Exercise instructions ▸
[a] List every section heading in the DOKuStar feature notes that comes after the line "Introduced in 3.0".
[b] Pick up the DOKuStar feature notes after their final sentence and keep writing in the same style.

Extensions for the Table Field
New properties of the EndOfTable node specify conditions for an unconditional table end. In addition, it is now possible to use the Table field as a key or value subfield in a KeyValue field. Used together, these extensions can recognize several similar tables in a document as separate entities (e.g. by specifying a Table field as a value of a KeyValue field with Occurrences set to all).
In addition, it is now possible to use the Table field as global field.
Extension for the FuzzyDb Field
It is now possible to use the Phrase field as a subfield of FuzzyDb fields.
Installing Different Versions of DOKuStar Products
Starting with version 3.1, it is possible to install different versions (greater than or equal to version 3.1) of DOKuStar products or to install different service releases of DOKuStar Extraction and DOKuStar Validation together.
Additional Classifier Languages for Character Recognition
An additional language setting (Western European) allows documents to be processed in several western European languages with a single Extraction project.
Introduced in 3.0
Logo Field
The Logo field is available as a classification feature and as a key in a KeyValue field. It allows the use of graphical information, such as company logos for classification or for positioning of search areas of index fields. A logo editor is supplied to facilitate preparation of reference images for a logo field.
InhouseAddressee Field
The InhouseAddressee field allows you to find the addressee of a document using a database file. The address is identified by the specified zip code of the target address. The field can be used for documents in German language only.
Address Field: New Support for Company Addresses
A new Company column is supported for the database file. The new CompanySynonyms property allows variants to be specified for any company name contained in the database file. The new Exclusions property allows you to specify that addresses must not be returned.
Improved Orientation Detection
The Orientation image preprocessing function (Upside Down in version 2.0) now allows you to detect and correct a rotation of 90 or 270 degrees.
New properties for Phrase Field
It is now possible to specify exclusion phrases where the specified phrases must not be found and to specify whether phrases must begin and end at word boundaries.
Flexible Control of Search Areas for FirstOf Field
All subfields of a FirstOf field now use their own search areas by default. A command in the context menu (a property in version 3.1) of each subfield allows you to specify that the search area of the FirstOf field should be used instead. Thus, some subfields may use the common zone specified at the FirstOf field, while some use an individual search area, which was not possible in version 2.0. Project conversion parameterizes the search areas automatically according to the value of the former UseCommonZone property.
Extended Result File Format
The result file format has been extended with some additional elements. The sections Result and Classify now have a state element. The element image is now followed by a new element attribute file that contains the name of an attribute file in the subelement name, if an attribute file has been used. If a DOKuStar Reader license is available, the Classify section will contain a new element DocumentType containing the document type that evaluated to true with its subtypes and all corresponding feature results. All fields now have an additional element source that specifies whether the field worked on the image or gives the name of the respective attribute if it worked on an attribute.
Extensions for KeyValue Field
The KeyValue field now has its own Occurrences property. Both subfields may now have their own Occurrences properties. This allows you to specify in more detail which key/value pairs for keys should be returned. Project conversion automatically sets the properties so that the field will behave in the same way as in version 2.0.
In addition, the PixelCount field is now also available as value field.

[Stored records]
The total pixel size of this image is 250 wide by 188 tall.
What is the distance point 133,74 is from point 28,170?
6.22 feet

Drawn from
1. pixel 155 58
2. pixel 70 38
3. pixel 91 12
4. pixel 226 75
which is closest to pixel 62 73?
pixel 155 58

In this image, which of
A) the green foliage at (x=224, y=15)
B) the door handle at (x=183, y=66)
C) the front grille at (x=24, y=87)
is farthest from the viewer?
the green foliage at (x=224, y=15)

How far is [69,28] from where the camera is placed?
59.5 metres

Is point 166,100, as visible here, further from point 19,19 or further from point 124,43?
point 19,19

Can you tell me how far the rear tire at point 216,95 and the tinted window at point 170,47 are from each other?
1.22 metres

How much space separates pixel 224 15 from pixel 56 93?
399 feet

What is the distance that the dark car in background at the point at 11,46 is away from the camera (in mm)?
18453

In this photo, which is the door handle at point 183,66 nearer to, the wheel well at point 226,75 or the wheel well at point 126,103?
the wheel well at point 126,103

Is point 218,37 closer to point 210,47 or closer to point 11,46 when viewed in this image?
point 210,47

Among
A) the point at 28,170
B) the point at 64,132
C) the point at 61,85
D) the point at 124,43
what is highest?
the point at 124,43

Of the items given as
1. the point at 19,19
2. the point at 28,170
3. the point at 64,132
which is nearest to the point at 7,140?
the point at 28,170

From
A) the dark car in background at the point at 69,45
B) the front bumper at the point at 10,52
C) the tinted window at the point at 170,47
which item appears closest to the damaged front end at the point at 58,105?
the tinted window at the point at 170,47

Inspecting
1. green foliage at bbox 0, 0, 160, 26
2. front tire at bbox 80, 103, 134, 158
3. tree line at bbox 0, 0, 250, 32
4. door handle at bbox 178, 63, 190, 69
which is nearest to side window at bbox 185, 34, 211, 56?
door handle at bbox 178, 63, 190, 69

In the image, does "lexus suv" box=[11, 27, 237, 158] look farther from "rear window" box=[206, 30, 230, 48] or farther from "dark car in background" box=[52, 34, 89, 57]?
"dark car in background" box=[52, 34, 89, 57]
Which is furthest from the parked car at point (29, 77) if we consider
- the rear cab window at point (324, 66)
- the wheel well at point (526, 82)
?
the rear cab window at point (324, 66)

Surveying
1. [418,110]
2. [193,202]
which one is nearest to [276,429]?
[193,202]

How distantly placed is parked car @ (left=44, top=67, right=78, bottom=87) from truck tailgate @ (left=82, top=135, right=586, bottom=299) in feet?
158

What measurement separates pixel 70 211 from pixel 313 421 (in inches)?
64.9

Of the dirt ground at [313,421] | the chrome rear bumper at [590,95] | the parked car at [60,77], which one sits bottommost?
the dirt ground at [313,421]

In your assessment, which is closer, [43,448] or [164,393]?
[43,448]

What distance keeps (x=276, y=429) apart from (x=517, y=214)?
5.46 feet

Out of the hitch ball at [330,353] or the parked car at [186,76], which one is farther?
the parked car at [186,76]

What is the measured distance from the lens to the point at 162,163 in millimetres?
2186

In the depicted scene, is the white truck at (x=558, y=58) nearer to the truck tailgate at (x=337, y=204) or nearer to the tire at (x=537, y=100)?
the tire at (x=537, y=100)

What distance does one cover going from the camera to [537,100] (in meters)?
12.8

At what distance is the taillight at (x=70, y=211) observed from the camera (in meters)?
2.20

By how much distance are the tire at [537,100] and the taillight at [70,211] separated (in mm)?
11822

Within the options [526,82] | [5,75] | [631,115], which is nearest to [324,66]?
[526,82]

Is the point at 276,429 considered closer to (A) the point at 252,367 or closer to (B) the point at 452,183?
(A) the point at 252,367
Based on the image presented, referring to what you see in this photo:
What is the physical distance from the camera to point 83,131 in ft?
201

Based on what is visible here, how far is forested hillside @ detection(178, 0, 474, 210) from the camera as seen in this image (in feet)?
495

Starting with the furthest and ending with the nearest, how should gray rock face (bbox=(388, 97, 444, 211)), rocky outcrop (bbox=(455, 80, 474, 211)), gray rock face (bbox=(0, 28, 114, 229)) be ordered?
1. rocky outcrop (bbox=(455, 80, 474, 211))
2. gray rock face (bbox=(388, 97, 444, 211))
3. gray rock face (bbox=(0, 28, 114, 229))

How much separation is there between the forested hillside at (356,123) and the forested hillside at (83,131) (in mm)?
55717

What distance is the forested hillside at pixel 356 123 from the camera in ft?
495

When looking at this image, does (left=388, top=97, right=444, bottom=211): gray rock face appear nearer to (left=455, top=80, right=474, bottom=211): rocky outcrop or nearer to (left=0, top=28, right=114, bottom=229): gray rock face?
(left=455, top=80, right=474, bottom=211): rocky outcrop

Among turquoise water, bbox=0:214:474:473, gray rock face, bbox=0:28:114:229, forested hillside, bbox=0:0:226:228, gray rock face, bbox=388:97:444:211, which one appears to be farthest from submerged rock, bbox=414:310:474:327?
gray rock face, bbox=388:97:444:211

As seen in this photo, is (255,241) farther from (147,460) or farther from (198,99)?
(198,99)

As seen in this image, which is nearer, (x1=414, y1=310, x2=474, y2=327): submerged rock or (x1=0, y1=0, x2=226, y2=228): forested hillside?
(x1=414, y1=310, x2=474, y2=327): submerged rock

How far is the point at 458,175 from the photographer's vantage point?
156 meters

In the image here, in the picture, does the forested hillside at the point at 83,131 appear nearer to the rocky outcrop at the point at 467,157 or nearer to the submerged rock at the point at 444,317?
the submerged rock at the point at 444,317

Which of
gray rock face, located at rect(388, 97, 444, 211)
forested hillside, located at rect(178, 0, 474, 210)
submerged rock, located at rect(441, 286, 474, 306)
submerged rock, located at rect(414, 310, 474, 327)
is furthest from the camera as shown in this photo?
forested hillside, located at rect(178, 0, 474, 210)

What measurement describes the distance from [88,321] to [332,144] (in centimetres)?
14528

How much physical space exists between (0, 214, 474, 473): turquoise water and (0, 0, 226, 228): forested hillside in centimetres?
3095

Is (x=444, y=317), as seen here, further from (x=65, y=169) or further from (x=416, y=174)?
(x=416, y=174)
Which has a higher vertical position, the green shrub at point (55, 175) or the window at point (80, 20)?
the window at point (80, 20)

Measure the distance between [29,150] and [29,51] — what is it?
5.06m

Response list ▸
[a]
Logo Field
InhouseAddressee Field
Address Field: New Support for Company Addresses
Improved Orientation Detection
New properties for Phrase Field
Flexible Control of Search Areas for FirstOf Field
Extended Result File Format
Extensions for KeyValue Field

[b]
Global Fields as Index Fields
Fields defined in the Globals register can now also be added as index fields.
Protection for Project Files
It is now possible to protect project files against reading and modification by encryption and against unauthorized use by a licensing mechanism.
Additional Classifier Languages for Character Recognition
Character recognition now supports the following additional languages or language groups: Scandinavian, Italian, Spanish, and Dutch.
Support for Large Document Formats
Documents up to DIN A0 format can now be processed.
Extension for the EmptyPage Feature
It is possible to specify a relative threshold for the maximum number of black pixels on an empty page.
The following sections highlight compatibility issues among Ascent Advanced Forms versions:
In version 3.7, the following features are not compatible:
New Project Setting
When the new project setting "Single Click Entry - Create page data" is activated, the project can no longer be used with version 3.6.
DbLoad Property of the Invoice Vendor Field
The DbLoad property no longer supports the value byFileName. To load database files dynamically, the value bySigFile must be used instead. The signal file must be a text file containing a line with the name of the new database file. The file name must differ from the previously used file name.
Compared to version DOKuStar Extraction 3.2 SR04 the following features have been changed:
Image Preprocessing
The image processing function Inverse Text Correction is no longer available. It will still run if it is found in an old project, but it can no longer be added to a project. In old projects, the function should be removed and replaced by the new Advanced Imaging function.
Custom Operators
Custom operators can now only be saved from and loaded to the Globals register.
Compared to version DOKuStar Extraction 3.1 SR02 the following features have been changed:
Result File Format
The cell element of the Table field result now contains the additional elements of the respective column field. Thus, the following are always available: name, state, value, box, source, and confidence.
Compared to version 3.0, the following features are not compatible:
Project Description File Format
The parameter type of the OcrParam node has been changed to CharacterSetType.
Programming Interface
To avoid conflicts with other products, Ascent Advanced Forms no longer uses the PATH environment variable to find the binary files in its installation path. Consequently, the application must make available the interface library dscf.dll of Ascent Advanced Forms. The easiest way is to copy it to the directory of the application program. The library can be found in the bin directory of the Ascent Advanced Forms installation.
Compared to version 2.0, the following features are not compatible:
Verify No Longer Available
The verification station DOKuStar Verify of DOKuStar 2.0 can no longer be used. If you already use Verify with a previous version of the software, please contact Océ Document Technologies.
Compatibility of Project Files
The project file format has changed. Projects created with prior versions will not run with Ascent Advanced Forms 3.x. They must be converted as described in Converting Project Files.
Old Result File Format No Longer Supported
The old (generic) result file format of previous versions is no longer available. The API call dscf_classify now produces the same standard result format as the call dscf_classifyXML.
Detect Orientation No Longer Available
The image preprocessing function Detect Orientation is no longer available. It can be replaced by the Orientation function (formerly Upside Down function) that is now able to detect rotation of 90 and 270 degrees. Project conversion replaces the function automatically.
Occurrences Parameters of the KeyValue Field
The KeyValue field now has its own Occurrences property. Key field and value field also may have an Occurrences property. Project conversion will set the properties so that the field behaves in the same way as in version 2.0.
Result of Address Field
If a database file is used the Address field will return State reject, if it returns an address that could not be matched against the database. The OK state is returned in this case only if database matching was successful and database lines are returned.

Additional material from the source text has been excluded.